▶ RECORD EXTRACTS:
-----
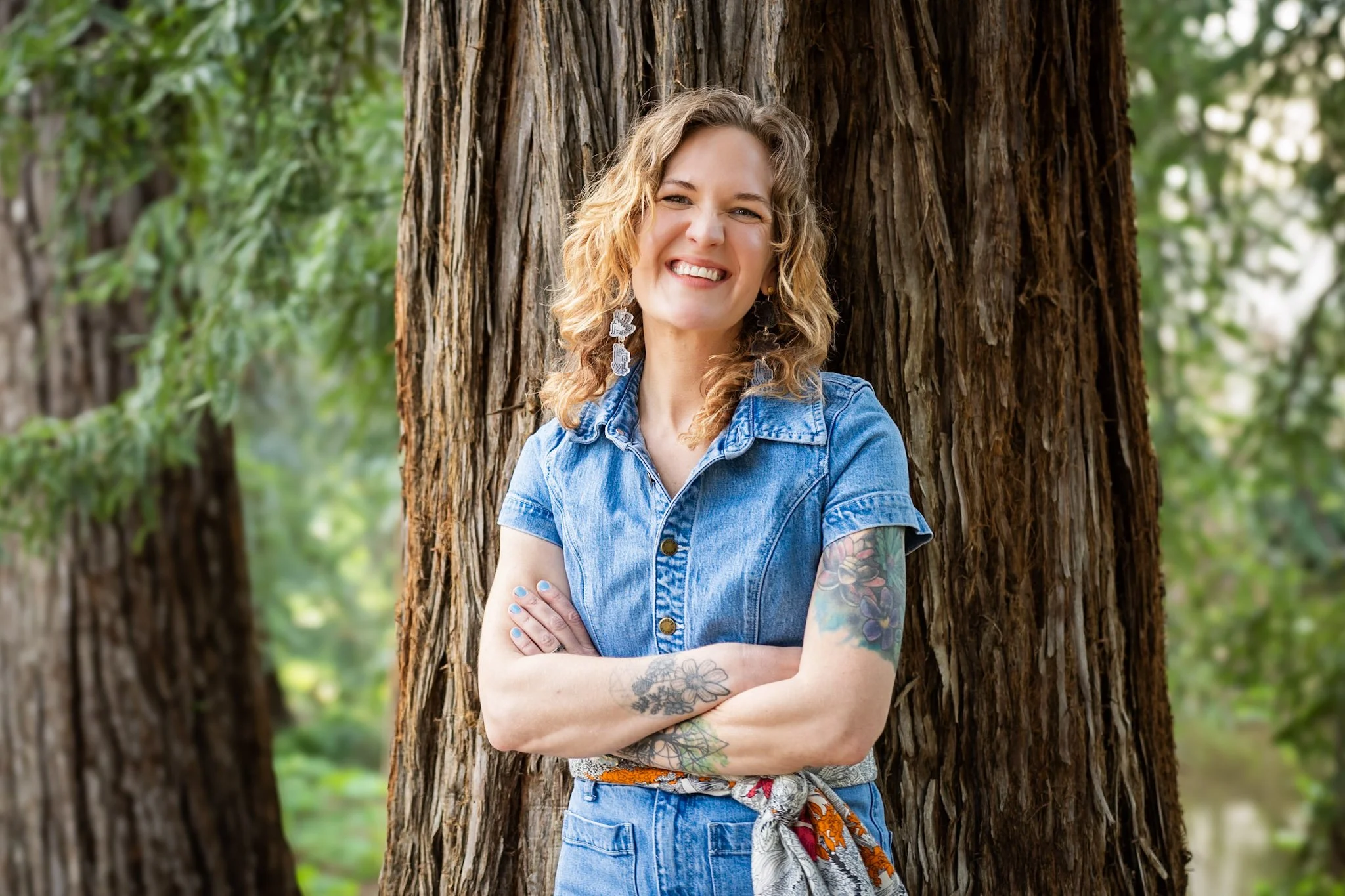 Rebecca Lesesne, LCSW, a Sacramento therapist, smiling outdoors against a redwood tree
-----
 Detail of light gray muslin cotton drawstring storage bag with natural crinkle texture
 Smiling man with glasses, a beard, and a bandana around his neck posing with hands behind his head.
-----
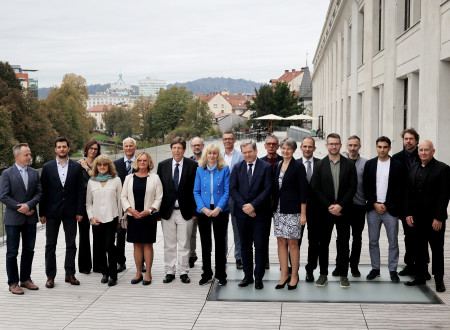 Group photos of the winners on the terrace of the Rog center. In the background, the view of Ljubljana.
-----
All lines holding the word "with" must be copied from the data.

▶ TASK RESPONSE:
 Detail of light gray muslin cotton drawstring storage bag with natural crinkle texture
 Smiling man with glasses, a beard, and a bandana around his neck posing with hands behind his head.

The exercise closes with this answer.